_Written task_: Count the lines in the records below that contain the string "further", treating uppercase and lowercase as different, and reply with only that number.

_Given entries_:
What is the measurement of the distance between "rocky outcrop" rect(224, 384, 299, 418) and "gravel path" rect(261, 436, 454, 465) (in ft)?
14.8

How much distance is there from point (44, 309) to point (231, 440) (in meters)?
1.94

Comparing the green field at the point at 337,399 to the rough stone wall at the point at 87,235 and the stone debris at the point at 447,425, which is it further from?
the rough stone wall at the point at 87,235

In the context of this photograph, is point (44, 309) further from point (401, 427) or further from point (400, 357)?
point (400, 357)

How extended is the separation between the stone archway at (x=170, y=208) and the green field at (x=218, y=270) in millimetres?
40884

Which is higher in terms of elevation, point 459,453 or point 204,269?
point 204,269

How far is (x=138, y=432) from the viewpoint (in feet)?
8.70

_Complete answer_: 2